Colombia has endured an armed conflict for half a century. However, in August 2012 the National Government and the FARC (Fuerzas Armadas Revolucionarias de Colombia) initiated a peace negotiation process, and after two years have reached agreement on three key areas: access to land and rural development; the political participation of guerrilla members; and the illicit drug trade.

The progress of the peace process raises hopes that the conflict might be finally near to an end. Yet new challenges will emerge during the post-conflict phase and the country needs to be prepared. One important aspect is how the 50-year conflict shaped local institutions, social preferences and the capacity of people to act collectively. Collective action is crucial for shaping economic development and tackling poverty but can conflict weaken the ability of communities to organize collectively and have a voice?

Previous evidence has suggested that direct exposure to violence increases pro-social behavior and community engagement in collective action. Our research looked at whether armed conflict modified the decisions of households to participate in local organizations. We also found that the presence of armed groups has a significant impact on the ability of communities to organize themselves and act collectively. Furthermore, in communities where the armed groups stayed longer, people participate more overall, assume leadership roles with a higher frequency and attend more meetings. The effect is driven mostly by political organizations. However, larger participation does not necessarily translate into more democratic decisions. For instance one additional year of armed group presence increases participation in political organizations by 5.6% and attendance to meetings by 5%, whilst reducing decision making by 3%.
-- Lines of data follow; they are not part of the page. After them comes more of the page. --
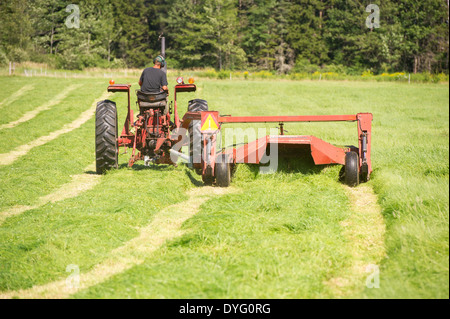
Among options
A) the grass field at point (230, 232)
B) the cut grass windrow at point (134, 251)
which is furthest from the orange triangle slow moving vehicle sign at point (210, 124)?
the cut grass windrow at point (134, 251)

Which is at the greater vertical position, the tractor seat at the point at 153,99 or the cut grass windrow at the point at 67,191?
the tractor seat at the point at 153,99

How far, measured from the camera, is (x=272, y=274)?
4.49 metres

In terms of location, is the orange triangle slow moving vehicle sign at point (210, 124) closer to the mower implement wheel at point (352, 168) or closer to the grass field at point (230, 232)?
the grass field at point (230, 232)

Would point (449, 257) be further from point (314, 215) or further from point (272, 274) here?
point (314, 215)

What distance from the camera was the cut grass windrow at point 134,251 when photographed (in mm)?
4676

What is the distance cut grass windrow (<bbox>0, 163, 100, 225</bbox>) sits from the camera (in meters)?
7.93

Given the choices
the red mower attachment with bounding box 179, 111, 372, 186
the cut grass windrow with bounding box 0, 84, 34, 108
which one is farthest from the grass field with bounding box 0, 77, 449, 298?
the cut grass windrow with bounding box 0, 84, 34, 108

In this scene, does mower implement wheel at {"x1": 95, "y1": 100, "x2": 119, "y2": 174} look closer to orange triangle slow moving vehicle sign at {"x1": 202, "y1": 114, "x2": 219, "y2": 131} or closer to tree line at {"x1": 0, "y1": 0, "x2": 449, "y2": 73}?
orange triangle slow moving vehicle sign at {"x1": 202, "y1": 114, "x2": 219, "y2": 131}

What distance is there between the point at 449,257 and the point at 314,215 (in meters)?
2.40

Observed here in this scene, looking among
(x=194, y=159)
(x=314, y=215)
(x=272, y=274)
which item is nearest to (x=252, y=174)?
(x=194, y=159)

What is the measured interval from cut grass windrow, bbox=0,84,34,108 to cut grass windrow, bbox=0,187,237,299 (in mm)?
20800

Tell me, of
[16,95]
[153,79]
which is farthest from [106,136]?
[16,95]

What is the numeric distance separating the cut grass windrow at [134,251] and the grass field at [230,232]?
Result: 2 cm

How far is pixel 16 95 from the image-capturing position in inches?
1148
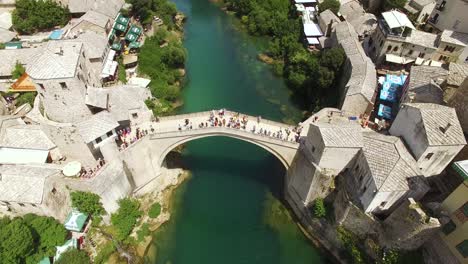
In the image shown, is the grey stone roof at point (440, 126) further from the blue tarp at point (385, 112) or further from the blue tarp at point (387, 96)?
the blue tarp at point (387, 96)

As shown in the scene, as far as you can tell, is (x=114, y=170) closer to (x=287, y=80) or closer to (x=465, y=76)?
(x=287, y=80)

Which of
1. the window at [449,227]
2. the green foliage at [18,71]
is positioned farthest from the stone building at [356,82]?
the green foliage at [18,71]

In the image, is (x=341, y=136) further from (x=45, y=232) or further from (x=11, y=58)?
(x=11, y=58)

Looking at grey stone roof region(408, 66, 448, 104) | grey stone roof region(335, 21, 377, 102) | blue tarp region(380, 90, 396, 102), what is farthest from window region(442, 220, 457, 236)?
blue tarp region(380, 90, 396, 102)

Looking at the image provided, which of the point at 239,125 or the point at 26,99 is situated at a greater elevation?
the point at 239,125

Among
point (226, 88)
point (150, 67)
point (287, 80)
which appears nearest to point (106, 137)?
point (150, 67)

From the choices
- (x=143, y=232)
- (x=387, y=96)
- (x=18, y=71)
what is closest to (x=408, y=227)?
(x=387, y=96)
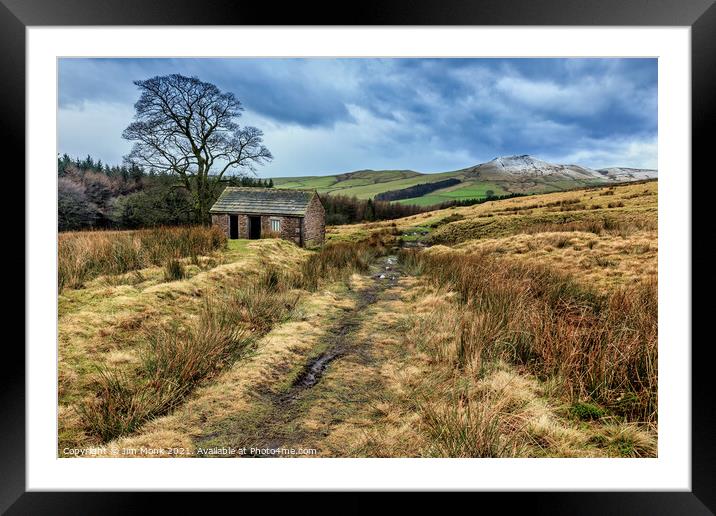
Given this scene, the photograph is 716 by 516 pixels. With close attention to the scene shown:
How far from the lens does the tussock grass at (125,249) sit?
7.81 ft

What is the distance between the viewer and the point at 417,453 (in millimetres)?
1849

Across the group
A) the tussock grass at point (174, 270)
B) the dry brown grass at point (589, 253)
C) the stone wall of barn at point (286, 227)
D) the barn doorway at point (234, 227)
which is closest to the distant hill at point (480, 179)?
the stone wall of barn at point (286, 227)

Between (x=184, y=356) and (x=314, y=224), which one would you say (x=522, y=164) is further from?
(x=184, y=356)

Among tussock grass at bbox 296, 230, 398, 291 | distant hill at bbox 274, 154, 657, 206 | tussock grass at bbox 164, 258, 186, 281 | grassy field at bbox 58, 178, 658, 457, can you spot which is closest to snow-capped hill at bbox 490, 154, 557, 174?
distant hill at bbox 274, 154, 657, 206

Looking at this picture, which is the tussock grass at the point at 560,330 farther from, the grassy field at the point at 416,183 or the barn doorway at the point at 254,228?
the barn doorway at the point at 254,228

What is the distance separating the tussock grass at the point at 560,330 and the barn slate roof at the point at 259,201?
1.48m

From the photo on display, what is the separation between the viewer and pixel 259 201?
2719 millimetres

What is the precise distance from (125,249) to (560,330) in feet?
13.6

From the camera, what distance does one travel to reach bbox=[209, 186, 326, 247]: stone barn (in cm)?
263

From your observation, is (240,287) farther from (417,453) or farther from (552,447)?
(552,447)

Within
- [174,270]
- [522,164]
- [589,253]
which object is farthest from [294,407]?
[589,253]

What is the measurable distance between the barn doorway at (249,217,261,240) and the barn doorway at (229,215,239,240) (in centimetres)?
14
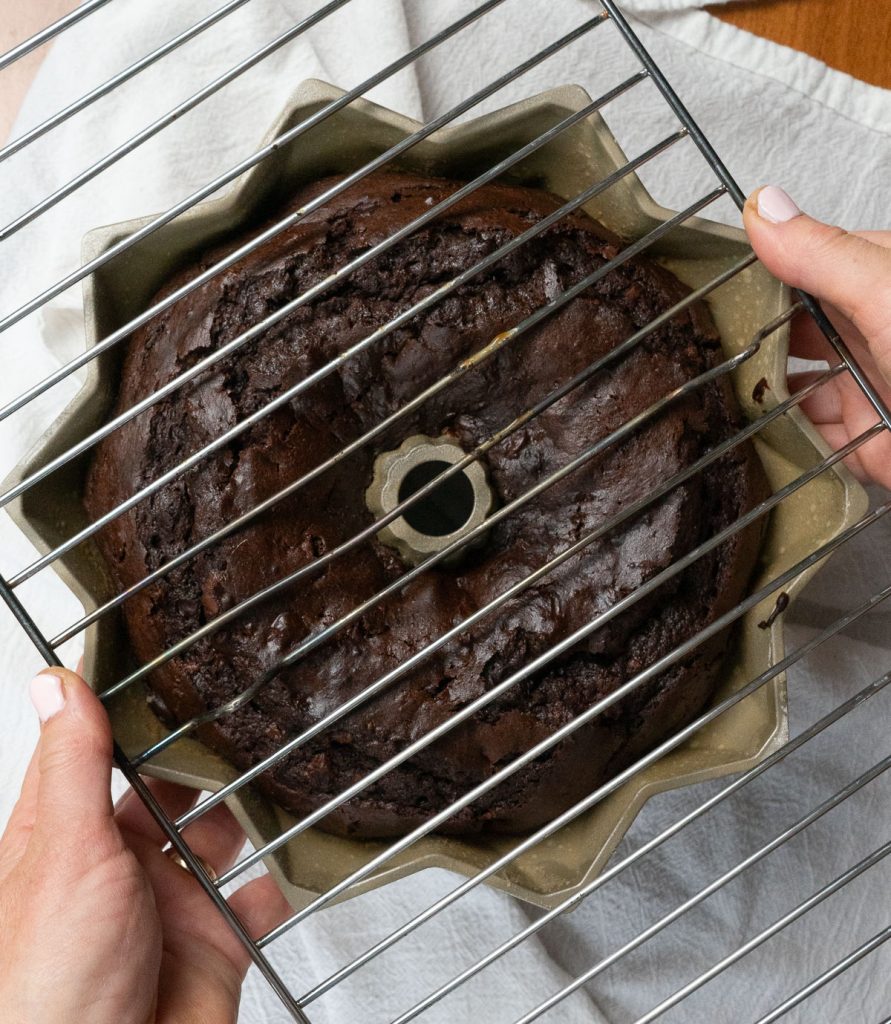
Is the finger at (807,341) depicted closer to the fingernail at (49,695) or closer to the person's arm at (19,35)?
the fingernail at (49,695)

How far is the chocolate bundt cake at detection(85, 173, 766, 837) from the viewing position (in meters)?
0.96

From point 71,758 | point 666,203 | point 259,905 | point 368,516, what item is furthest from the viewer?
point 666,203

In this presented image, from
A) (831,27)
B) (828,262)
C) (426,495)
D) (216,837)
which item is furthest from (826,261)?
(216,837)

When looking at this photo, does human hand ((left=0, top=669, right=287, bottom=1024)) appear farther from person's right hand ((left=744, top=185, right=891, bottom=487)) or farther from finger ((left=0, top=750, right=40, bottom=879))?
person's right hand ((left=744, top=185, right=891, bottom=487))

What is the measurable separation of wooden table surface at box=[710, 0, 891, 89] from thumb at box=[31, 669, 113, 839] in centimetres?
117

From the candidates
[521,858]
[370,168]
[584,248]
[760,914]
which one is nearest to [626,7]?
[584,248]

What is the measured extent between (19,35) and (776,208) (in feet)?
3.41

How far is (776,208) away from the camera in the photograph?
94 cm

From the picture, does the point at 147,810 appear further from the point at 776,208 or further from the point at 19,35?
the point at 19,35

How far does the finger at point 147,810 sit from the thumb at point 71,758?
0.20 metres

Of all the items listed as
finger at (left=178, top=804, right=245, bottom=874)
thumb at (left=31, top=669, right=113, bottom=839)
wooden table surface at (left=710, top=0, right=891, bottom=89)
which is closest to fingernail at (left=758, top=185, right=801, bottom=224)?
wooden table surface at (left=710, top=0, right=891, bottom=89)

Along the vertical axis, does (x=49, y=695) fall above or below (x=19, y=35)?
below

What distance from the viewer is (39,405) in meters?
1.29

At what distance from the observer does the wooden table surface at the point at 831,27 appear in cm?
135
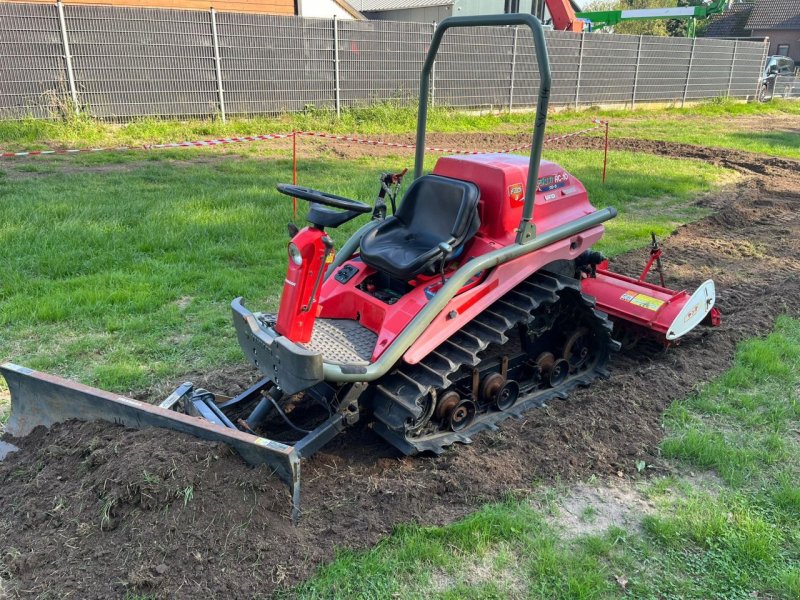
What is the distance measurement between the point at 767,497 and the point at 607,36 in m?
17.9

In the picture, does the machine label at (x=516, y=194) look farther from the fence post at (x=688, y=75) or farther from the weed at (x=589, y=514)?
the fence post at (x=688, y=75)

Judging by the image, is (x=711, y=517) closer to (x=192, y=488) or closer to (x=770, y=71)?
(x=192, y=488)

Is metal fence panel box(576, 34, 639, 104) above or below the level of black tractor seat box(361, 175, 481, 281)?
above

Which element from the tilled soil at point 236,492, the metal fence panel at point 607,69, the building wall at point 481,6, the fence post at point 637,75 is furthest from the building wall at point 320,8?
Result: the tilled soil at point 236,492

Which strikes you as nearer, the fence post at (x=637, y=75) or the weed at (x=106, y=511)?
the weed at (x=106, y=511)

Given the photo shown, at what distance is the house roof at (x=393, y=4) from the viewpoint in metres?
30.8

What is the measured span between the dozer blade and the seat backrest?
5.32 ft

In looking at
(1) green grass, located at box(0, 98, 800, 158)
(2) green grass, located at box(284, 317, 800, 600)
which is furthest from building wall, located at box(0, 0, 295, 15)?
(2) green grass, located at box(284, 317, 800, 600)

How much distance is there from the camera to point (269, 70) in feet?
43.4

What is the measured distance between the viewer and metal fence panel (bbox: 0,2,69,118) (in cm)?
1088

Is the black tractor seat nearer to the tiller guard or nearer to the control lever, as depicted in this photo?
the control lever

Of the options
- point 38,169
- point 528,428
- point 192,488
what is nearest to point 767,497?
point 528,428

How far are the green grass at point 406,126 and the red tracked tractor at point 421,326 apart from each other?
8755 millimetres

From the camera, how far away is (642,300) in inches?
195
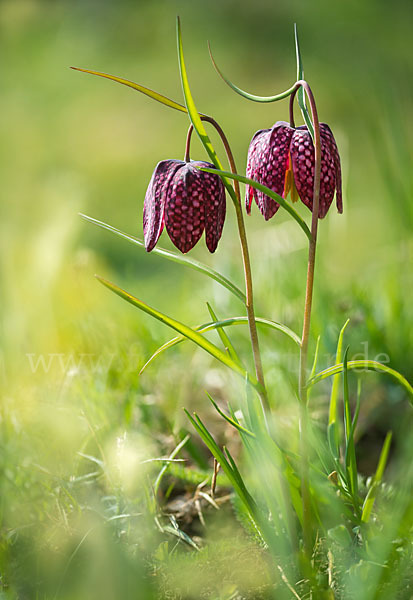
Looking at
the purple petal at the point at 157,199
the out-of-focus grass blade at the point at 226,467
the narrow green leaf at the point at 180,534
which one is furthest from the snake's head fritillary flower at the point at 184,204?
the narrow green leaf at the point at 180,534

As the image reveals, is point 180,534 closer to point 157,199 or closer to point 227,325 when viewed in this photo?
point 227,325

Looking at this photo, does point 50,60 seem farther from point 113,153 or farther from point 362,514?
point 362,514

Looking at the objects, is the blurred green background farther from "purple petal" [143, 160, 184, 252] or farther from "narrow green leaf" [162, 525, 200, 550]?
"purple petal" [143, 160, 184, 252]

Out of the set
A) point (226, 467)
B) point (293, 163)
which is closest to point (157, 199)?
point (293, 163)

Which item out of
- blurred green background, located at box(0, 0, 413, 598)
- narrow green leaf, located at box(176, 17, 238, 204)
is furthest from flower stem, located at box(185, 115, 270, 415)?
blurred green background, located at box(0, 0, 413, 598)

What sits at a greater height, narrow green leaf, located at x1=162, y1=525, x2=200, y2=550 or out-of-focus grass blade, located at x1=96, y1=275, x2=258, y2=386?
out-of-focus grass blade, located at x1=96, y1=275, x2=258, y2=386

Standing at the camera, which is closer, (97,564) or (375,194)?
(97,564)

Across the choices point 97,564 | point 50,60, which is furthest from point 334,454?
point 50,60
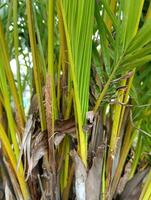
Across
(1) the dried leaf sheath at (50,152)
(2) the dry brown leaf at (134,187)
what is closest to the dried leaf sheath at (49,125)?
(1) the dried leaf sheath at (50,152)

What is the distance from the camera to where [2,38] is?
2.05 ft

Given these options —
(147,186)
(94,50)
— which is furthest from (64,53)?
(147,186)

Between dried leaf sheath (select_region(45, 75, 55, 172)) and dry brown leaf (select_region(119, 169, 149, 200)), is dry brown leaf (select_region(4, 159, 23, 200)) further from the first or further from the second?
dry brown leaf (select_region(119, 169, 149, 200))

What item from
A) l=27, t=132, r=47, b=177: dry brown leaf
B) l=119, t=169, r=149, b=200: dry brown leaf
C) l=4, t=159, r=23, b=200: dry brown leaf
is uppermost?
l=27, t=132, r=47, b=177: dry brown leaf

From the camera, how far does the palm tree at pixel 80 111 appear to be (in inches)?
21.0

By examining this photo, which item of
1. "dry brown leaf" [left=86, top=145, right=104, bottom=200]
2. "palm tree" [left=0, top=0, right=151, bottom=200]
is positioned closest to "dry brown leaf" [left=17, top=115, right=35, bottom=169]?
"palm tree" [left=0, top=0, right=151, bottom=200]

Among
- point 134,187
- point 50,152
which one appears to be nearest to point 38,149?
point 50,152

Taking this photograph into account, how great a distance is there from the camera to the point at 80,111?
22.3 inches

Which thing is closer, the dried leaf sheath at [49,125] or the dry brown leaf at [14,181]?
the dried leaf sheath at [49,125]

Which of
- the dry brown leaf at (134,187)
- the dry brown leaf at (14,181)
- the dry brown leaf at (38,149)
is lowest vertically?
the dry brown leaf at (134,187)

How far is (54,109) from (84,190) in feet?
0.50

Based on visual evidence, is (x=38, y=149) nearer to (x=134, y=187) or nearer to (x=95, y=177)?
(x=95, y=177)

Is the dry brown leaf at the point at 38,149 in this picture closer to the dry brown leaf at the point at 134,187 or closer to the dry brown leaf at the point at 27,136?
the dry brown leaf at the point at 27,136

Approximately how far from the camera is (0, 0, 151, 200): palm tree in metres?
0.53
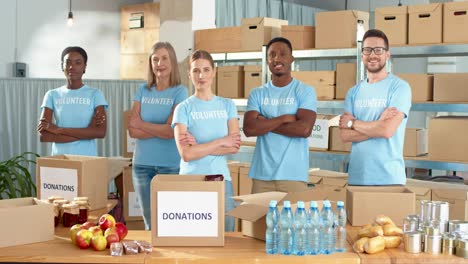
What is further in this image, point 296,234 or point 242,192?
point 242,192

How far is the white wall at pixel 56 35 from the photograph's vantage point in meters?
9.45

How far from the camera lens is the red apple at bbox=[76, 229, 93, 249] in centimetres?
293

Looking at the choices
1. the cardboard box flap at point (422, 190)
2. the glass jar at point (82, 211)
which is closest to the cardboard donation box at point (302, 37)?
the cardboard box flap at point (422, 190)

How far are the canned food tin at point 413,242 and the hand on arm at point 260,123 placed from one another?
140 cm

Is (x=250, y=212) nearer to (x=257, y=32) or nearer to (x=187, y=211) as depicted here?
(x=187, y=211)

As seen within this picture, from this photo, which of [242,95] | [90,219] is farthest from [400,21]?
[90,219]

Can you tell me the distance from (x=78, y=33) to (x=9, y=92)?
2.49m

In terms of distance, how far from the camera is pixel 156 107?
4.31 metres

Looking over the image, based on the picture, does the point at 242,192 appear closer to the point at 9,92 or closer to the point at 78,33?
the point at 9,92

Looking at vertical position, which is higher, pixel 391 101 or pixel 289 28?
pixel 289 28

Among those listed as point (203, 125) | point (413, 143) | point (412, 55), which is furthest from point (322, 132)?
point (203, 125)

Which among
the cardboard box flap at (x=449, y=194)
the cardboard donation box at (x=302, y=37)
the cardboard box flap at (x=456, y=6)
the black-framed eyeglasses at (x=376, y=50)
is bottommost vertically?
the cardboard box flap at (x=449, y=194)

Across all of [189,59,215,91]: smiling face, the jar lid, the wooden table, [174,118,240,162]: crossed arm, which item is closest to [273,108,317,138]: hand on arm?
[174,118,240,162]: crossed arm

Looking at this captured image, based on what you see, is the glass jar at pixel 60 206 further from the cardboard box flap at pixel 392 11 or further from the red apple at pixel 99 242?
the cardboard box flap at pixel 392 11
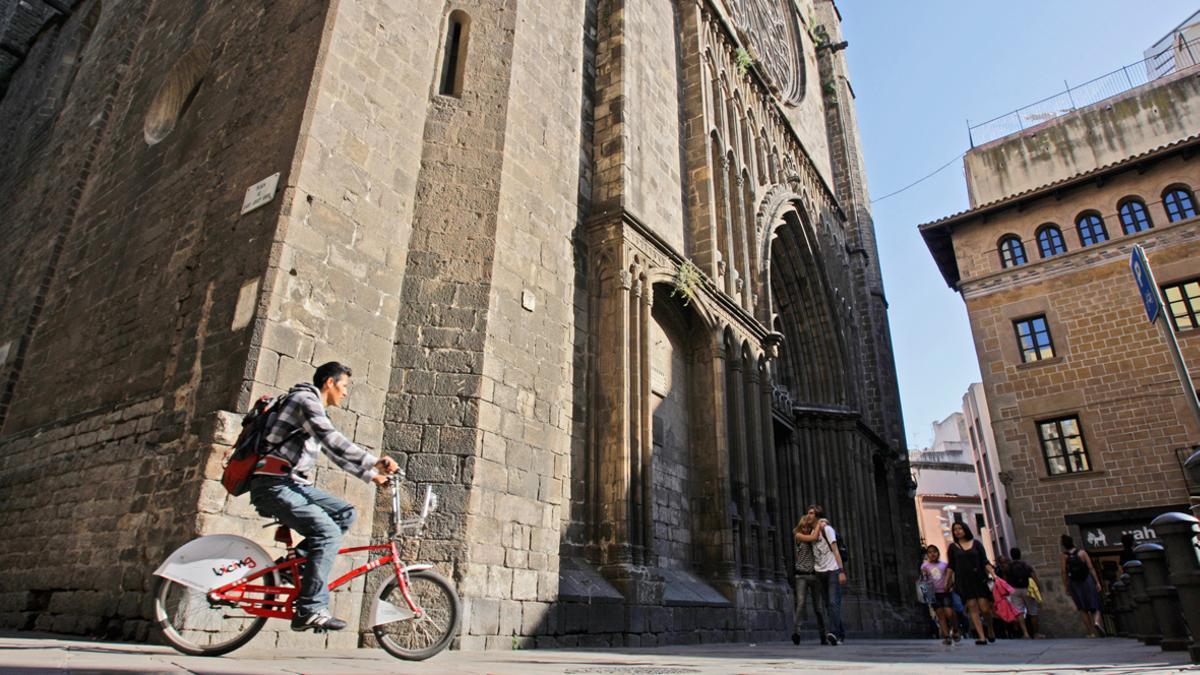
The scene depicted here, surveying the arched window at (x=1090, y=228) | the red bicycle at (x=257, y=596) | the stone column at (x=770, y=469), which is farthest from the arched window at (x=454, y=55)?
the arched window at (x=1090, y=228)

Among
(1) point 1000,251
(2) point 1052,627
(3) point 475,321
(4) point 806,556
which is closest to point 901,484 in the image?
(2) point 1052,627

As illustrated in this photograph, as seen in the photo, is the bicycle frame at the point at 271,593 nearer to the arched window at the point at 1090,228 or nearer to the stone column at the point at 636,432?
the stone column at the point at 636,432

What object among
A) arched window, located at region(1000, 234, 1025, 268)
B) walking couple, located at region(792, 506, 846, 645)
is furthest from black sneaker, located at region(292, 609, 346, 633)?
arched window, located at region(1000, 234, 1025, 268)

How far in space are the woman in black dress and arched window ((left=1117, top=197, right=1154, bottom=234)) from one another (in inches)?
560

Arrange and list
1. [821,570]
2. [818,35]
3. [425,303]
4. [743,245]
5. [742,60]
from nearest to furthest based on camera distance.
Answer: [425,303]
[821,570]
[743,245]
[742,60]
[818,35]

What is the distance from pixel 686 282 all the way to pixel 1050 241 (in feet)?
46.6

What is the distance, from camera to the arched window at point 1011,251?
66.1 feet

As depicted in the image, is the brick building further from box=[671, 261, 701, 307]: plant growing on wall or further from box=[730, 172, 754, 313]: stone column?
box=[671, 261, 701, 307]: plant growing on wall

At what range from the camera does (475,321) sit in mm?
7062

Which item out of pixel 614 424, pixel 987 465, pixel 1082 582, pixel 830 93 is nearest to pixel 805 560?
pixel 614 424

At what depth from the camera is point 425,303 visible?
709cm

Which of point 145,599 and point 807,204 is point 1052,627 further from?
point 145,599

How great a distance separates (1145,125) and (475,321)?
22.3m

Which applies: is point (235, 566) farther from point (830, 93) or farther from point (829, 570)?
point (830, 93)
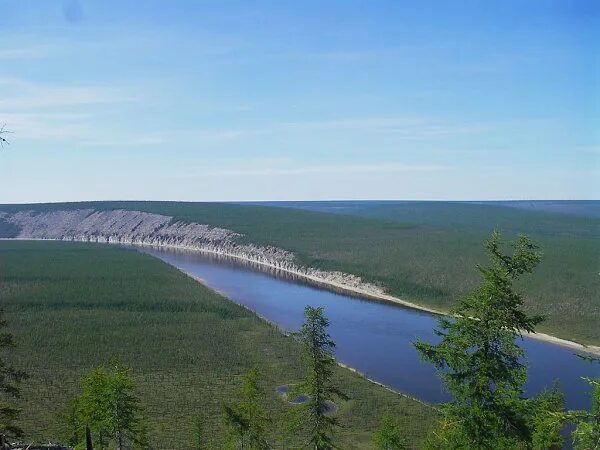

We also explore whether increased participation is driven by communities organizing themselves to resist non-state armed actors or by non-state armed actors capturing organizations to impose a strong control over the population. Our results indicate the negative explanation dominates: non-state armed actors capture local organizations. Furthermore, wealthier and better educated citizens participate more in regions with armed group presence, suggesting armed groups form alliances with particular groups of the population. Locals are excluded from political organizations, which may indicate armed groups impose leaders and members that support their political cause. In addition, the impact on participation is stronger when armed groups have been longer in the community as this provides them time to consolidate their control.

A post-conflict process needs to recognize the complex dynamics the conflict unleashed. After demobilization, we can expect that FARC will activate all these networks of organizations and leaders they created during the 50 years of conflict to control local institutions and gain political leverage. Yet these organizations and new political parties may not necessarily represent the interests and needs of the local population, who had been dominated for decades by fear, intimidation and threats. The national government needs to invest and create strong institutions to ensure the interests of the community are represented in the political arena. This is not an easy task. Colombia has demonstrated amply its inability to have a strong institutional presence in rural areas.